=== Section Start ===

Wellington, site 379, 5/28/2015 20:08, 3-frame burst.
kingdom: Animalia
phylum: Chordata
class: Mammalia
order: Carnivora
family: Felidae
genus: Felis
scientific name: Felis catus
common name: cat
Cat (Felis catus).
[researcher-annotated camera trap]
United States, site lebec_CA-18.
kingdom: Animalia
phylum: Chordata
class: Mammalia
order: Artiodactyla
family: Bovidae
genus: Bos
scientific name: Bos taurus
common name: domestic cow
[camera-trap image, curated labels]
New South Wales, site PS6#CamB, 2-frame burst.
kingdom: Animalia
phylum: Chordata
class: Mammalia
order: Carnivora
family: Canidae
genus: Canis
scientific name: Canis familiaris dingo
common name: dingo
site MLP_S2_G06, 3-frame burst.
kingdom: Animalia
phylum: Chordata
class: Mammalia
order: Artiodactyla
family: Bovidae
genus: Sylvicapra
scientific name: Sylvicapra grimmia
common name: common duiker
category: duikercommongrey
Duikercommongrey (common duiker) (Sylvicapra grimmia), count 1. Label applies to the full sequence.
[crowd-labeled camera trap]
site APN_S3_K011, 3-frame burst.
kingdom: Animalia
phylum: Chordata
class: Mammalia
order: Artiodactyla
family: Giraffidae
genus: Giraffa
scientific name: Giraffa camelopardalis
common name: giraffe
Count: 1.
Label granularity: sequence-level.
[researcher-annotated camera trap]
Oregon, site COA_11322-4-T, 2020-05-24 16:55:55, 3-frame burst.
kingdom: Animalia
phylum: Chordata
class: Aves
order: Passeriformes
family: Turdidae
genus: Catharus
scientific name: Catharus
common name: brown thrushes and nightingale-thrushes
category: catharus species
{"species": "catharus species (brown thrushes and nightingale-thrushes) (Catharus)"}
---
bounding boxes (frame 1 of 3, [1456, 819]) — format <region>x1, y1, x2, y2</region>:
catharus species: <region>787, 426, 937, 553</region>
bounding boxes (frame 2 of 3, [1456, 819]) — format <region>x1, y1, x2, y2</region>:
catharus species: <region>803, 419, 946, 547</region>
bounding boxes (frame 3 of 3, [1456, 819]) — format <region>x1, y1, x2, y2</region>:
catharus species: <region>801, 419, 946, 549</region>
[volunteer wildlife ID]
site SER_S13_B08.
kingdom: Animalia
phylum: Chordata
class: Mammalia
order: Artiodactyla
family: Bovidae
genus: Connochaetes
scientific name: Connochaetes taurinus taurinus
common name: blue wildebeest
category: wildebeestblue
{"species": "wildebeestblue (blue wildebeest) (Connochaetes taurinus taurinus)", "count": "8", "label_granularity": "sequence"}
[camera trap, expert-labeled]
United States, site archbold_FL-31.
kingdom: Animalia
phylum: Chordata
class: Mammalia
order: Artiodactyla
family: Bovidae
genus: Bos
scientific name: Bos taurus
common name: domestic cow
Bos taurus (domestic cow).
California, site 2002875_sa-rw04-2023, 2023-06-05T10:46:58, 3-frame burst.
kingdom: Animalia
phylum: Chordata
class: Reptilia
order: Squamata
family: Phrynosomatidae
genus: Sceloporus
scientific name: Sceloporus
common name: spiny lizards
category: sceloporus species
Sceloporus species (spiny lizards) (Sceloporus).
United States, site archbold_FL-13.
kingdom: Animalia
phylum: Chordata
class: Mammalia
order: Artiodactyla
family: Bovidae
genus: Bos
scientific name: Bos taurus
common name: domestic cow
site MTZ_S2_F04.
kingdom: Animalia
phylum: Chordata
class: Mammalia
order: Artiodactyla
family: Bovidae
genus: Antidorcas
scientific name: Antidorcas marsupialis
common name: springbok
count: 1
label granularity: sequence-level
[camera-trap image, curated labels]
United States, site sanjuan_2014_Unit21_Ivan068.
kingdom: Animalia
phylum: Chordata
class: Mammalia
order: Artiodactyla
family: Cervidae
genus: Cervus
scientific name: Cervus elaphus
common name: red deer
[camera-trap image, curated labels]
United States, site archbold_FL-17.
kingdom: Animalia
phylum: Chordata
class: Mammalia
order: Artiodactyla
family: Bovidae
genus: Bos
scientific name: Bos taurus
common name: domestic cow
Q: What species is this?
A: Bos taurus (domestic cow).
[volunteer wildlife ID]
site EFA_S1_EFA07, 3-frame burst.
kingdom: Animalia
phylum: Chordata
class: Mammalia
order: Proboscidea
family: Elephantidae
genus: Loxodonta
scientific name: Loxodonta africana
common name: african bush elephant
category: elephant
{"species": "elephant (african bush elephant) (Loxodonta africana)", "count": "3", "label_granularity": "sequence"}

=== Section End ===

Take the records above and copy them out exactly.

Wellington, site 379, 5/28/2015 20:08, 3-frame burst.
kingdom: Animalia
phylum: Chordata
class: Mammalia
order: Carnivora
family: Felidae
genus: Felis
scientific name: Felis catus
common name: cat
Cat (Felis catus).
[researcher-annotated camera trap]
United States, site lebec_CA-18.
kingdom: Animalia
phylum: Chordata
class: Mammalia
order: Artiodactyla
family: Bovidae
genus: Bos
scientific name: Bos taurus
common name: domestic cow
[camera-trap image, curated labels]
New South Wales, site PS6#CamB, 2-frame burst.
kingdom: Animalia
phylum: Chordata
class: Mammalia
order: Carnivora
family: Canidae
genus: Canis
scientific name: Canis familiaris dingo
common name: dingo
site MLP_S2_G06, 3-frame burst.
kingdom: Animalia
phylum: Chordata
class: Mammalia
order: Artiodactyla
family: Bovidae
genus: Sylvicapra
scientific name: Sylvicapra grimmia
common name: common duiker
category: duikercommongrey
Duikercommongrey (common duiker) (Sylvicapra grimmia), count 1. Label applies to the full sequence.
[crowd-labeled camera trap]
site APN_S3_K011, 3-frame burst.
kingdom: Animalia
phylum: Chordata
class: Mammalia
order: Artiodactyla
family: Giraffidae
genus: Giraffa
scientific name: Giraffa camelopardalis
common name: giraffe
Count: 1.
Label granularity: sequence-level.
[researcher-annotated camera trap]
Oregon, site COA_11322-4-T, 2020-05-24 16:55:55, 3-frame burst.
kingdom: Animalia
phylum: Chordata
class: Aves
order: Passeriformes
family: Turdidae
genus: Catharus
scientific name: Catharus
common name: brown thrushes and nightingale-thrushes
category: catharus species
{"species": "catharus species (brown thrushes and nightingale-thrushes) (Catharus)"}
---
bounding boxes (frame 1 of 3, [1456, 819]) — format <region>x1, y1, x2, y2</region>:
catharus species: <region>787, 426, 937, 553</region>
bounding boxes (frame 2 of 3, [1456, 819]) — format <region>x1, y1, x2, y2</region>:
catharus species: <region>803, 419, 946, 547</region>
bounding boxes (frame 3 of 3, [1456, 819]) — format <region>x1, y1, x2, y2</region>:
catharus species: <region>801, 419, 946, 549</region>
[volunteer wildlife ID]
site SER_S13_B08.
kingdom: Animalia
phylum: Chordata
class: Mammalia
order: Artiodactyla
family: Bovidae
genus: Connochaetes
scientific name: Connochaetes taurinus taurinus
common name: blue wildebeest
category: wildebeestblue
{"species": "wildebeestblue (blue wildebeest) (Connochaetes taurinus taurinus)", "count": "8", "label_granularity": "sequence"}
[camera trap, expert-labeled]
United States, site archbold_FL-31.
kingdom: Animalia
phylum: Chordata
class: Mammalia
order: Artiodactyla
family: Bovidae
genus: Bos
scientific name: Bos taurus
common name: domestic cow
Bos taurus (domestic cow).
California, site 2002875_sa-rw04-2023, 2023-06-05T10:46:58, 3-frame burst.
kingdom: Animalia
phylum: Chordata
class: Reptilia
order: Squamata
family: Phrynosomatidae
genus: Sceloporus
scientific name: Sceloporus
common name: spiny lizards
category: sceloporus species
Sceloporus species (spiny lizards) (Sceloporus).
United States, site archbold_FL-13.
kingdom: Animalia
phylum: Chordata
class: Mammalia
order: Artiodactyla
family: Bovidae
genus: Bos
scientific name: Bos taurus
common name: domestic cow
site MTZ_S2_F04.
kingdom: Animalia
phylum: Chordata
class: Mammalia
order: Artiodactyla
family: Bovidae
genus: Antidorcas
scientific name: Antidorcas marsupialis
common name: springbok
count: 1
label granularity: sequence-level
[camera-trap image, curated labels]
United States, site sanjuan_2014_Unit21_Ivan068.
kingdom: Animalia
phylum: Chordata
class: Mammalia
order: Artiodactyla
family: Cervidae
genus: Cervus
scientific name: Cervus elaphus
common name: red deer
[camera-trap image, curated labels]
United States, site archbold_FL-17.
kingdom: Animalia
phylum: Chordata
class: Mammalia
order: Artiodactyla
family: Bovidae
genus: Bos
scientific name: Bos taurus
common name: domestic cow
Q: What species is this?
A: Bos taurus (domestic cow).
[volunteer wildlife ID]
site EFA_S1_EFA07, 3-frame burst.
kingdom: Animalia
phylum: Chordata
class: Mammalia
order: Proboscidea
family: Elephantidae
genus: Loxodonta
scientific name: Loxodonta africana
common name: african bush elephant
category: elephant
{"species": "elephant (african bush elephant) (Loxodonta africana)", "count": "3", "label_granularity": "sequence"}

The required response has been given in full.